**Required task**
Copy the entire state change analysis below word for word, keeping every line unchanged.

**Document passage**
State change analysis

What I know about MTP:

  1. Median of block x and the previosu 10 blocks. Must increase by at least one second from previous block. Only considered in retarget algo based on second block in period and last block in period (off-by-one error), allowing time warp attack where miners hold open window most of the time and then jump around within that window to lower difficulty without lowering block production rate. Requires a signiifacnt number of miners to cooperate to hold window open. Cannot be set higher than two hours in the future (enforced by nodes using their local clocks, so miners probably want to set it a bit below two hours in the future but might be able to get away with a bit further in the future than two hours; I'm not sure how the reject caching works for time).

  2. Time warp takes about a month to really get going, so we'd have time to react. A single well-timed invalidateblock can cause the attacking miners to lose a significant amonut of invested PoW. Also, MTP requiring +1 seconds every block means it peaks at about one block per second (any faster and MTP starts moving into the future, hitting the max two hour future limit). That implies miners can only use time warp to delay a transition if they limit the rate at which they steal subsidy, so I'd expect them to prefer stealing subsidy over delaying an activation.

  3. If there's a reorg near a retarget period, this can change the MTP evaluated as part of a versionbits attempt, changing the state for the subsequent period. E.g., block x is the first block of a new period; when you first see it, it's in STARTED but after a reorg that moves MTP back a bit, it's still in DEFINED. Practical implications of this:

    • If miners false signal (set their versionbits manually), they may start or stop signaling at the wrong retarget boundary. This won't cost them money unless there's a UASF mandatory signaling required. Miners who want to false signal and don't care about mimicking Bitcoin Core can just signal indescriminately or can use realtime or getblocktemplate's mintime to signal around the parameters. This is slightly more difficult than false signaling for BIP8, where they can convincingly mimick Bitcoin Core by checking getblocktemplates height parameter. Making it harder to convincingly false signal is arguably a benefit.

**Outline records**
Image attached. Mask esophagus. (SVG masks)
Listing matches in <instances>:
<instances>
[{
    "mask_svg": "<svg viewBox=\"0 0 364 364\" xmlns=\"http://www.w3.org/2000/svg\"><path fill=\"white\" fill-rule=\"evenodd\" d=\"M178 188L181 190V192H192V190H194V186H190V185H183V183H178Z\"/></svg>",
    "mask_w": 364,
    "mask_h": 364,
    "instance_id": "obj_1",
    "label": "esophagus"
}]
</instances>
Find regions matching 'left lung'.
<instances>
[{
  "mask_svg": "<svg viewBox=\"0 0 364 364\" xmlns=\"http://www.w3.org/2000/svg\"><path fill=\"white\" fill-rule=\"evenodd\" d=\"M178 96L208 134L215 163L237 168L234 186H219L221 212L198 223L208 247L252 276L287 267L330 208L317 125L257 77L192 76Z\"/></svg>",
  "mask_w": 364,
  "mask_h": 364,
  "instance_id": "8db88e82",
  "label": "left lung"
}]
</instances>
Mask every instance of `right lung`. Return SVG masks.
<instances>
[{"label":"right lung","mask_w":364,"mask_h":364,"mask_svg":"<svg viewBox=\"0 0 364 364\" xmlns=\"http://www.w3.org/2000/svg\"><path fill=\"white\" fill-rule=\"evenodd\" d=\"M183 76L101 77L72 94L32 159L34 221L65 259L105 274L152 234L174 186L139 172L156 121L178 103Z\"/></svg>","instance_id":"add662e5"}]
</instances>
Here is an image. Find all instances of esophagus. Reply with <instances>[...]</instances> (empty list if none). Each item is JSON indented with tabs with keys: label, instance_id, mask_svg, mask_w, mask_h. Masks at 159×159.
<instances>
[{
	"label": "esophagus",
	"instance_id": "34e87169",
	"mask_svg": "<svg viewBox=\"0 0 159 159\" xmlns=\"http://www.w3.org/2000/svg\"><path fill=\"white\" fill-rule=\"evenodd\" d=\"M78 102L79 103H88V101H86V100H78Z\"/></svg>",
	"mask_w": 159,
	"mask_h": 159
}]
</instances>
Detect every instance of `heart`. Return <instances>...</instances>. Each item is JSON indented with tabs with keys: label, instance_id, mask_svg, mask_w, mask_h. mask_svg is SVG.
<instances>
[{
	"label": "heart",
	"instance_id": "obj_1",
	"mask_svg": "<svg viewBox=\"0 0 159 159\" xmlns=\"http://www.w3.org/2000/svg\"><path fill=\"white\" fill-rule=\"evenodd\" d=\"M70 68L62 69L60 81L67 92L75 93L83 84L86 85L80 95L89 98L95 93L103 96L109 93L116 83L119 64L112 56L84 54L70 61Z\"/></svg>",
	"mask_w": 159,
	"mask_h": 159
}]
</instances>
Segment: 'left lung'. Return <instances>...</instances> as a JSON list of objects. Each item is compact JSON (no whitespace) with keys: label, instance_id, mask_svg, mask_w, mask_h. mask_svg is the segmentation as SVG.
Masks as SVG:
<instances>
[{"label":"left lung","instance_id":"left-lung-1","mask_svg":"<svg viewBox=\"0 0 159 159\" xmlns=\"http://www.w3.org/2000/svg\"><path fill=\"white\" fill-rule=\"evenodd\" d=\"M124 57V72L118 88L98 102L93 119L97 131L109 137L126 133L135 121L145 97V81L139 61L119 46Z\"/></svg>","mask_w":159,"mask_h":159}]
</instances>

**Solved problem**
State change analysis

What I know about MTP:

  1. Median of block x and the previosu 10 blocks. Must increase by at least one second from previous block. Only considered in retarget algo based on second block in period and last block in period (off-by-one error), allowing time warp attack where miners hold open window most of the time and then jump around within that window to lower difficulty without lowering block production rate. Requires a signiifacnt number of miners to cooperate to hold window open. Cannot be set higher than two hours in the future (enforced by nodes using their local clocks, so miners probably want to set it a bit below two hours in the future but might be able to get away with a bit further in the future than two hours; I'm not sure how the reject caching works for time).

  2. Time warp takes about a month to really get going, so we'd have time to react. A single well-timed invalidateblock can cause the attacking miners to lose a significant amonut of invested PoW. Also, MTP requiring +1 seconds every block means it peaks at about one block per second (any faster and MTP starts moving into the future, hitting the max two hour future limit). That implies miners can only use time warp to delay a transition if they limit the rate at which they steal subsidy, so I'd expect them to prefer stealing subsidy over delaying an activation.

  3. If there's a reorg near a retarget period, this can change the MTP evaluated as part of a versionbits attempt, changing the state for the subsequent period. E.g., block x is the first block of a new period; when you first see it, it's in STARTED but after a reorg that moves MTP back a bit, it's still in DEFINED. Practical implications of this:

    • If miners false signal (set their versionbits manually), they may start or stop signaling at the wrong retarget boundary. This won't cost them money unless there's a UASF mandatory signaling required. Miners who want to false signal and don't care about mimicking Bitcoin Core can just signal indescriminately or can use realtime or getblocktemplate's mintime to signal around the parameters. This is slightly more difficult than false signaling for BIP8, where they can convincingly mimick Bitcoin Core by checking getblocktemplates height parameter. Making it harder to convincingly false signal is arguably a benefit.